Complete the following.
a) Return the part of the patent rejection text starting at "4. Considering objective" and ending at "al. (US 20230128637).", copied word for word.
b) Please continue the patent rejection text from the point where it stops.

##### Passage shown

2. Ascertaining the differences between the prior art and the claims at issue.
3. Resolving the level of ordinary skill in the pertinent art.
4. Considering objective evidence present in the application indicating obviousness or nonobviousness.
Claim(s) 1-8, 10-17, 19 and 20 are rejected under 35 U.S.C. 103 as being unpatentable over Fang et al. (FlexDNN: Input-Adaptive On-Device Deep Learning for Efficient Mobile Vision) in view of Kouri et al. (US 20230128637).
Regarding claims 1, 11 and 20, Fang discloses: A system comprising:
one or more processors and; non-transitory memory coupled to the one or more processors and storing computer-readable instructions that, when executed by the one or more processors, cause the one or more processors to:
determine a neural network element of a first compute path within a neural network model, the first compute path comprising a plurality of neural network elements including the neural network element, wherein the neural network element comprises at least one of a neural network layer and a neural network node, and wherein the first compute path is trained to perform an operation based on input data (Fig 6 each box is a layer and each layer implicitly contains nodes, data flow hard is on a first compute path);
determine a second compute path comprising the neural network element and a different plurality of neural network elements, the second compute path having at least one of a smaller size than the first compute path, a lower latency than the first compute path, and a smaller compute cost than the second compute path (Fig 6 data flow easy is on a second compute path that has a smaller size, latency and compute cost than the hard path);
select, based on one or more conditions, whether to process data from the neural network element through the first compute path or the second compute path (Fig 6 early exit decision blocks); and
process the data from the neural network element through the selected one of the first compute path or the second compute path (Fig 6 easy or hard path depending on input).

##########
##### Information given

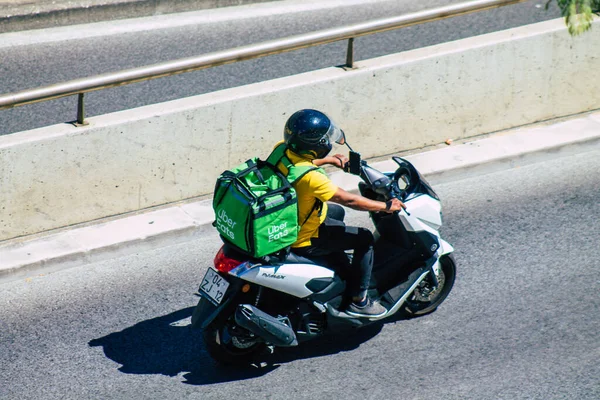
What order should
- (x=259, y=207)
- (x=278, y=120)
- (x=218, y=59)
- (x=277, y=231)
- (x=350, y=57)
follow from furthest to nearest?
(x=350, y=57) → (x=278, y=120) → (x=218, y=59) → (x=277, y=231) → (x=259, y=207)

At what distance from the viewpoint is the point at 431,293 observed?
681cm

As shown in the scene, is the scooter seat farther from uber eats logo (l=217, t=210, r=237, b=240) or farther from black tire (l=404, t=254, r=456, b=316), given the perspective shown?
black tire (l=404, t=254, r=456, b=316)

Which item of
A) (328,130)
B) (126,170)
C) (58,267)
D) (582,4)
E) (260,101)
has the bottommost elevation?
(58,267)

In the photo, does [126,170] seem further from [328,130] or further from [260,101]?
[328,130]

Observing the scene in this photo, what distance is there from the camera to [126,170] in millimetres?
7984

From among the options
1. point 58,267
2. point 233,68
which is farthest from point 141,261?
point 233,68

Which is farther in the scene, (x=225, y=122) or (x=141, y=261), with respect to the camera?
(x=225, y=122)

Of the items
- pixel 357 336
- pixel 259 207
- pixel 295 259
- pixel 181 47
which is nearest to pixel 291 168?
pixel 259 207

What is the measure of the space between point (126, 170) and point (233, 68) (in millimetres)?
3245

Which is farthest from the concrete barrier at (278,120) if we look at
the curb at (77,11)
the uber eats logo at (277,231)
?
the curb at (77,11)

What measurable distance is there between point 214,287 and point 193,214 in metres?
2.27

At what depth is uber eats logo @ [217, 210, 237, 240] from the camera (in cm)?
582

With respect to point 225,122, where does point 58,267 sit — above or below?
below

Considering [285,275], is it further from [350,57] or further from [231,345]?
[350,57]
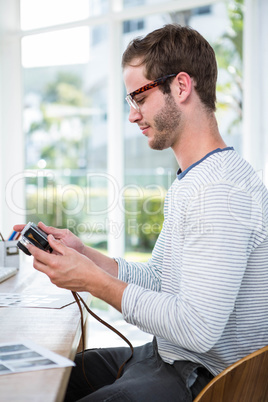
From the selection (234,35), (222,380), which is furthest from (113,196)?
(222,380)

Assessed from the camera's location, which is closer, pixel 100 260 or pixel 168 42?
pixel 168 42

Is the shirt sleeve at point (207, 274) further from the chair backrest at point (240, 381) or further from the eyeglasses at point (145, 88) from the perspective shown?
the eyeglasses at point (145, 88)

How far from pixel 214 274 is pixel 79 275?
11.6 inches

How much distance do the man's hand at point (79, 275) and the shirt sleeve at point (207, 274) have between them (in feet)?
0.10

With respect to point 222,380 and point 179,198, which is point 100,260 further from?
point 222,380

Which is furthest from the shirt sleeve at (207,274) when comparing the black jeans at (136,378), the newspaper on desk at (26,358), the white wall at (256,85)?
the white wall at (256,85)

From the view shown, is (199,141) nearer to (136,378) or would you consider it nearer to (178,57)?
(178,57)

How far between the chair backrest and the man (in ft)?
0.24

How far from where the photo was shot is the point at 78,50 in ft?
13.3

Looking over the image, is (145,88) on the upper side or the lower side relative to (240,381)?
upper

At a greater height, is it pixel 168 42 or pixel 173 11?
pixel 173 11

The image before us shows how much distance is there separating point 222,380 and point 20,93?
371 centimetres

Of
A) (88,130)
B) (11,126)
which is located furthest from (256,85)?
(11,126)

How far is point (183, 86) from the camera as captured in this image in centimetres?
123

##########

Expected results.
a)
4. Considering objective evidence present in the application indicating obviousness or nonobviousness.
Claim(s) 1-8, 10-17, 19 and 20 are rejected under 35 U.S.C. 103 as being unpatentable over Fang et al. (FlexDNN: Input-Adaptive On-Device Deep Learning for Efficient Mobile Vision) in view of Kouri et al. (US 20230128637).

b)
Fang does not explicitly disclose:
wherein the second compute path is trained to perform the same operation as the first compute path based on the input data;
prior to processing data from the neural network element with the first compute path and the second compute path, select.
Wherein the second compute path is trained to perform the same operation as the first compute path based on the input data (“As mentioned above, the present techniques provide a method for training a ML model which has the form of a multi-exit semantic segmentation network (or progressive segmentation network). The network comprises numerous early-exit points (i.e. segmentation heads) attached to different depths of a backbone convolutional neural network (CNN) architecture. This offers segmentation predictions with varying workload (and accuracy) characteristics, introducing a “train-once-deploy-everywhere” approach for efficient semantic segmentation. Advantageously, this means that the network can be parametrised without the need to retrain in order to be deployed across heterogeneous target devices of varying capabilities (low to high end).” [0074]);
Prior to processing data from the neural network element with the first compute path and the second compute path, select (“[0075] The ML model of the present techniques can accommodate a wide range of diverse deployment scenarios, including, for example: [0076] extracting workload-lighter sub-models for deployment on devices with varying computation capabilities (e.g. mobile phones) to satisfy latency constraints by completely skipping parts of the computation. [0077] selecting computation path at runtime, according to allocation of available resources on the target device, based on compute load, so as to preserve consistent prediction latency. [0078] obtaining a rapid approximation of the prediction in early-stages of the computation and progressively refining it over time. [0079] selecting computation path at run time, according to the difficulty of each input sample/prediction confidence obtained at different computation stages. [0080] partitioning the model for synergistic cloud-device execution (i.e. computation offloading), while still being able to obtain an approximation of the final prediction relying solely to the on-board computational resources (to address network availability/quality issues). [0081] incorporating specialist segmentation exits, focusing on a different set of classes (e.g. humans/pets) or fine-tuned on a user-centric data distribution (e.g. indoor/outdoor)”)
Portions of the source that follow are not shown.